— Supplied information —

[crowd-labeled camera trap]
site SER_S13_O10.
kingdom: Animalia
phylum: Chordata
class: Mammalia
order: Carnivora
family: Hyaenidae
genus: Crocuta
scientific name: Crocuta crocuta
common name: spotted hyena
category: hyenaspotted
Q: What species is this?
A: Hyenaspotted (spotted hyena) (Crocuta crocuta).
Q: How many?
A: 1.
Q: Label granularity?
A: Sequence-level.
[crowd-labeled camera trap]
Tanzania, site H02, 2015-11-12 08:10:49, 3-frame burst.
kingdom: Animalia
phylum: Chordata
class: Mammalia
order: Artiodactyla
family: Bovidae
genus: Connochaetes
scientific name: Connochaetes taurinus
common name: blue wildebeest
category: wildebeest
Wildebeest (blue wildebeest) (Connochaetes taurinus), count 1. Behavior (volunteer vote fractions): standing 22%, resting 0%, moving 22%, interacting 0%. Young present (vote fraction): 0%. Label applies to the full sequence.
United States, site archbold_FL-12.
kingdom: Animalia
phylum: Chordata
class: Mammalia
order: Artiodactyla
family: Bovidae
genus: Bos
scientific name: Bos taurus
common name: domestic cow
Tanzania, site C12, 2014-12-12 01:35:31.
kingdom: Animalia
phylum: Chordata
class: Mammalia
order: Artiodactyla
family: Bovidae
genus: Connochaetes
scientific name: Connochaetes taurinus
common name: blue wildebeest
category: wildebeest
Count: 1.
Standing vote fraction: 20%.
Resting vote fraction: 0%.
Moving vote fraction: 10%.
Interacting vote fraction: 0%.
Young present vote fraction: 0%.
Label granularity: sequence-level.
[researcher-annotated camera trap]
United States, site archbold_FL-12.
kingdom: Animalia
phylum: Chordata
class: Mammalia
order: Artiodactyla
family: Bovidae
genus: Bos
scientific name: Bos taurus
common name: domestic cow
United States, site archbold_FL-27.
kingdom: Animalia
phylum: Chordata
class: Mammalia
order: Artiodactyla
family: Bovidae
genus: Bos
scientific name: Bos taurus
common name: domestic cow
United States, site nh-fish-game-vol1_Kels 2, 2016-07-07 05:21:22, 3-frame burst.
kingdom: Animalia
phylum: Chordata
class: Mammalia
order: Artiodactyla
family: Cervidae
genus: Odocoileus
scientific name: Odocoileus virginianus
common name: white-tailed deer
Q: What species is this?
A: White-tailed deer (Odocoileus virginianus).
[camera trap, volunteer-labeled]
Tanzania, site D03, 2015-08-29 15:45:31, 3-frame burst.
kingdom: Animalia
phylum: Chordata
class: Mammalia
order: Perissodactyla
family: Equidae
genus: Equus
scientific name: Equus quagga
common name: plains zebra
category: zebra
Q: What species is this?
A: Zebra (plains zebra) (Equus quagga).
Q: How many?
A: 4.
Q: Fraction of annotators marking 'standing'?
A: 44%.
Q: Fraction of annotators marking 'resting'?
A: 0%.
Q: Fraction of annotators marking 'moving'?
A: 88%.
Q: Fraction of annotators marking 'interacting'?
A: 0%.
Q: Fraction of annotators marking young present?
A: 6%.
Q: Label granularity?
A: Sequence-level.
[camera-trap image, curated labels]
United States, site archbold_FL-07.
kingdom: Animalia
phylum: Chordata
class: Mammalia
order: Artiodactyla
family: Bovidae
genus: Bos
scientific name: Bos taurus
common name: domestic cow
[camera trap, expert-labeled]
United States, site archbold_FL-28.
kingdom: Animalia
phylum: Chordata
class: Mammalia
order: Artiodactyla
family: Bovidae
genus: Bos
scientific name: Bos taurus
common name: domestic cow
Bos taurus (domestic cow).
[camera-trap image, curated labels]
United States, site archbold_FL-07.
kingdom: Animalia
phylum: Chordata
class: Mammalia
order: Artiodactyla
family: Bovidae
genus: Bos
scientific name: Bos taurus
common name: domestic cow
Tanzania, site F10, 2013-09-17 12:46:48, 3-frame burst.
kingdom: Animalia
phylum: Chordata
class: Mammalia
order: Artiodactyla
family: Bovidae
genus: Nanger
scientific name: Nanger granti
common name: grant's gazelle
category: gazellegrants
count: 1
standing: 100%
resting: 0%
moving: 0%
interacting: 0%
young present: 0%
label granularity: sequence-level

— The problem —
Word for word, write out every record in the listing.

— Output for this task —
[crowd-labeled camera trap]
site SER_S13_O10.
kingdom: Animalia
phylum: Chordata
class: Mammalia
order: Carnivora
family: Hyaenidae
genus: Crocuta
scientific name: Crocuta crocuta
common name: spotted hyena
category: hyenaspotted
Q: What species is this?
A: Hyenaspotted (spotted hyena) (Crocuta crocuta).
Q: How many?
A: 1.
Q: Label granularity?
A: Sequence-level.
[crowd-labeled camera trap]
Tanzania, site H02, 2015-11-12 08:10:49, 3-frame burst.
kingdom: Animalia
phylum: Chordata
class: Mammalia
order: Artiodactyla
family: Bovidae
genus: Connochaetes
scientific name: Connochaetes taurinus
common name: blue wildebeest
category: wildebeest
Wildebeest (blue wildebeest) (Connochaetes taurinus), count 1. Behavior (volunteer vote fractions): standing 22%, resting 0%, moving 22%, interacting 0%. Young present (vote fraction): 0%. Label applies to the full sequence.
United States, site archbold_FL-12.
kingdom: Animalia
phylum: Chordata
class: Mammalia
order: Artiodactyla
family: Bovidae
genus: Bos
scientific name: Bos taurus
common name: domestic cow
Tanzania, site C12, 2014-12-12 01:35:31.
kingdom: Animalia
phylum: Chordata
class: Mammalia
order: Artiodactyla
family: Bovidae
genus: Connochaetes
scientific name: Connochaetes taurinus
common name: blue wildebeest
category: wildebeest
Count: 1.
Standing vote fraction: 20%.
Resting vote fraction: 0%.
Moving vote fraction: 10%.
Interacting vote fraction: 0%.
Young present vote fraction: 0%.
Label granularity: sequence-level.
[researcher-annotated camera trap]
United States, site archbold_FL-12.
kingdom: Animalia
phylum: Chordata
class: Mammalia
order: Artiodactyla
family: Bovidae
genus: Bos
scientific name: Bos taurus
common name: domestic cow
United States, site archbold_FL-27.
kingdom: Animalia
phylum: Chordata
class: Mammalia
order: Artiodactyla
family: Bovidae
genus: Bos
scientific name: Bos taurus
common name: domestic cow
United States, site nh-fish-game-vol1_Kels 2, 2016-07-07 05:21:22, 3-frame burst.
kingdom: Animalia
phylum: Chordata
class: Mammalia
order: Artiodactyla
family: Cervidae
genus: Odocoileus
scientific name: Odocoileus virginianus
common name: white-tailed deer
Q: What species is this?
A: White-tailed deer (Odocoileus virginianus).
[camera trap, volunteer-labeled]
Tanzania, site D03, 2015-08-29 15:45:31, 3-frame burst.
kingdom: Animalia
phylum: Chordata
class: Mammalia
order: Perissodactyla
family: Equidae
genus: Equus
scientific name: Equus quagga
common name: plains zebra
category: zebra
Q: What species is this?
A: Zebra (plains zebra) (Equus quagga).
Q: How many?
A: 4.
Q: Fraction of annotators marking 'standing'?
A: 44%.
Q: Fraction of annotators marking 'resting'?
A: 0%.
Q: Fraction of annotators marking 'moving'?
A: 88%.
Q: Fraction of annotators marking 'interacting'?
A: 0%.
Q: Fraction of annotators marking young present?
A: 6%.
Q: Label granularity?
A: Sequence-level.
[camera-trap image, curated labels]
United States, site archbold_FL-07.
kingdom: Animalia
phylum: Chordata
class: Mammalia
order: Artiodactyla
family: Bovidae
genus: Bos
scientific name: Bos taurus
common name: domestic cow
[camera trap, expert-labeled]
United States, site archbold_FL-28.
kingdom: Animalia
phylum: Chordata
class: Mammalia
order: Artiodactyla
family: Bovidae
genus: Bos
scientific name: Bos taurus
common name: domestic cow
Bos taurus (domestic cow).
[camera-trap image, curated labels]
United States, site archbold_FL-07.
kingdom: Animalia
phylum: Chordata
class: Mammalia
order: Artiodactyla
family: Bovidae
genus: Bos
scientific name: Bos taurus
common name: domestic cow
Tanzania, site F10, 2013-09-17 12:46:48, 3-frame burst.
kingdom: Animalia
phylum: Chordata
class: Mammalia
order: Artiodactyla
family: Bovidae
genus: Nanger
scientific name: Nanger granti
common name: grant's gazelle
category: gazellegrants
count: 1
standing: 100%
resting: 0%
moving: 0%
interacting: 0%
young present: 0%
label granularity: sequence-level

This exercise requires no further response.